• **Selected excerpt**
Segment Open
2

I have the following code(manual version is from Adler's answer)

 #include <iostream>
 #include <nmmintrin.h>

     #define POLY2 0x82f63b78  
    uint32_t crc32c2(uint32_t crc, const unsigned char *buf, size_t len)
    {
        int k;

        crc = ~crc;
        while (len--) {
            crc ^= *buf++;
            for (k = 0; k < 8; k++)
                crc = crc & 1 ? (crc >> 1) ^ POLY2 : crc >> 1;
        }
        return ~crc;
    }

    int main(int argc, char **argv)
    {
        const unsigned int val = 5;
        std::cout << std::hex << crc32c2(0,(const unsigned char*)&val,4) << std::endl;   
        std::cout << _mm_crc32_u32(0, 5) << std::endl;
    }

Output is:

ee00d08c

a6679b4b

My question is why the manual version does not give the same answer as the intrisic.

NoSenseEtAl
  • 28,205
  • 28
  • 128
  • 277

1 Answers1

4

Mark Adler's answer on Implementing SSE 4.2's CRC32C in software shows that you need to start with 0 ^ 0xffffffff, and end with crc0 ^ 0xffffffff; to pre and post process. (Or use the ~ operator like you're doing in the SW version).

Mark's answer uses GNU C inline asm, but an intrinsics port it would be simple. (It unrolls with multiple accumulators to hide the latency of crc32_u64 over a big buffer.)

This version works on my system.

int main(int argc, char **argv)
Segment Closed
• **Source data**
Segment Open
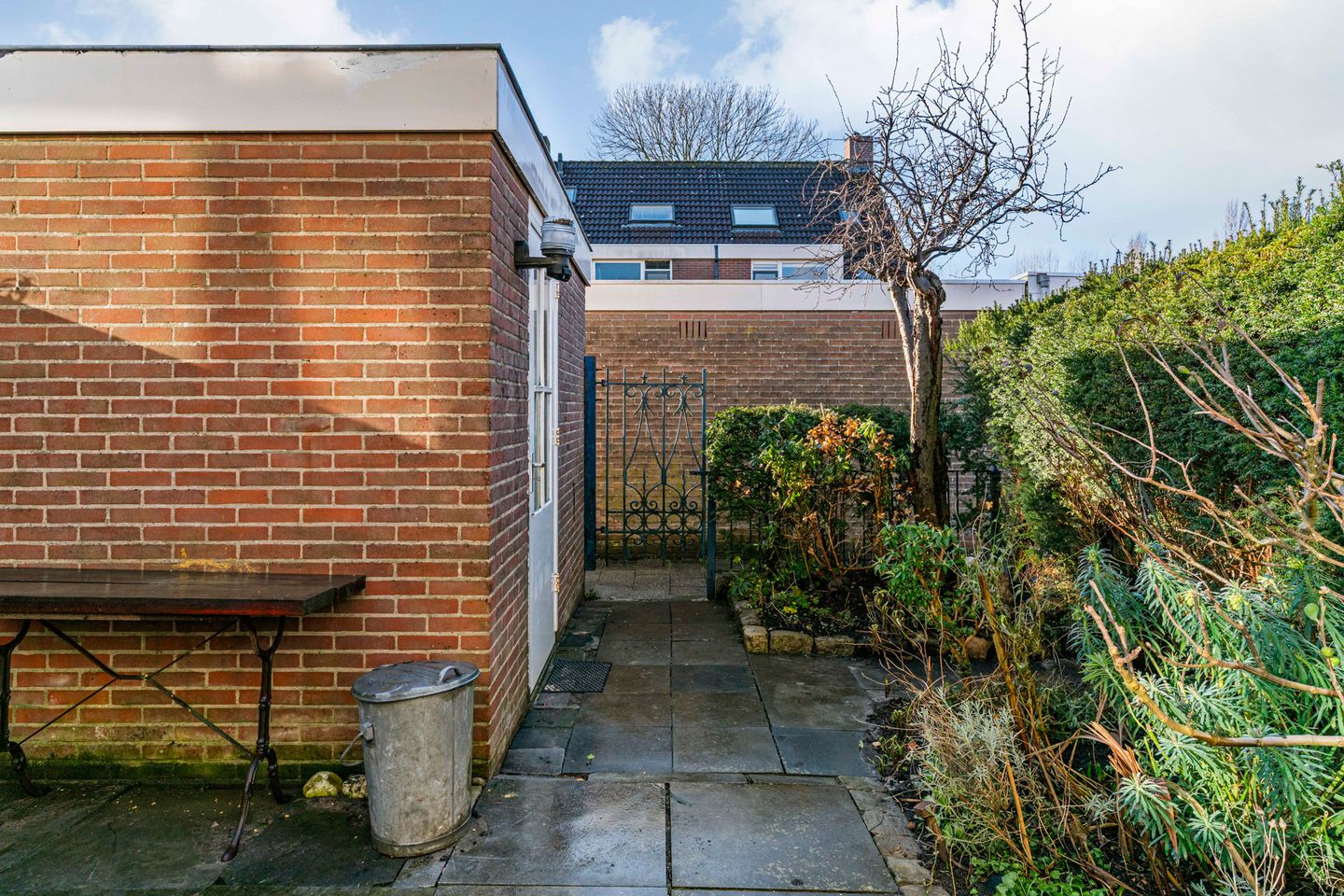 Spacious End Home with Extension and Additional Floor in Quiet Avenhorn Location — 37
Segment Closed
Segment Open
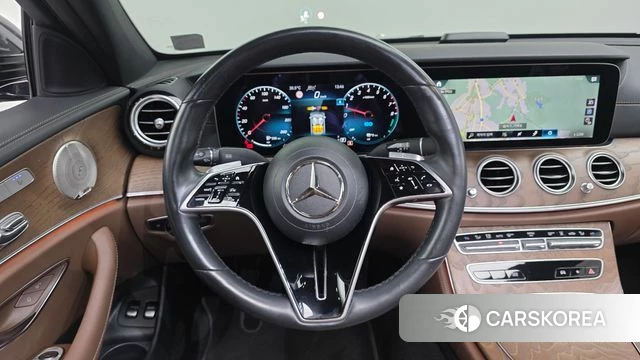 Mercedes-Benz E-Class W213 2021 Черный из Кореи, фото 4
Segment Closed
• **Problem to solve**
Reproduce the entire forum thread on computing CRC32C in software versus with the SSE 4.2 intrinsic, word for word and without changes. You can set the items aside; they play no part here.

• **Result of the exercise**
2

I have the following code(manual version is from Adler's answer)

 #include <iostream>
 #include <nmmintrin.h>

     #define POLY2 0x82f63b78  
    uint32_t crc32c2(uint32_t crc, const unsigned char *buf, size_t len)
    {
        int k;

        crc = ~crc;
        while (len--) {
            crc ^= *buf++;
            for (k = 0; k < 8; k++)
                crc = crc & 1 ? (crc >> 1) ^ POLY2 : crc >> 1;
        }
        return ~crc;
    }

    int main(int argc, char **argv)
    {
        const unsigned int val = 5;
        std::cout << std::hex << crc32c2(0,(const unsigned char*)&val,4) << std::endl;   
        std::cout << _mm_crc32_u32(0, 5) << std::endl;
    }

Output is:

ee00d08c

a6679b4b

My question is why the manual version does not give the same answer as the intrisic.

NoSenseEtAl
  • 28,205
  • 28
  • 128
  • 277

1 Answers1

4

Mark Adler's answer on Implementing SSE 4.2's CRC32C in software shows that you need to start with 0 ^ 0xffffffff, and end with crc0 ^ 0xffffffff; to pre and post process. (Or use the ~ operator like you're doing in the SW version).

Mark's answer uses GNU C inline asm, but an intrinsics port it would be simple. (It unrolls with multiple accumulators to hide the latency of crc32_u64 over a big buffer.)

This version works on my system.

int main(int argc, char **argv)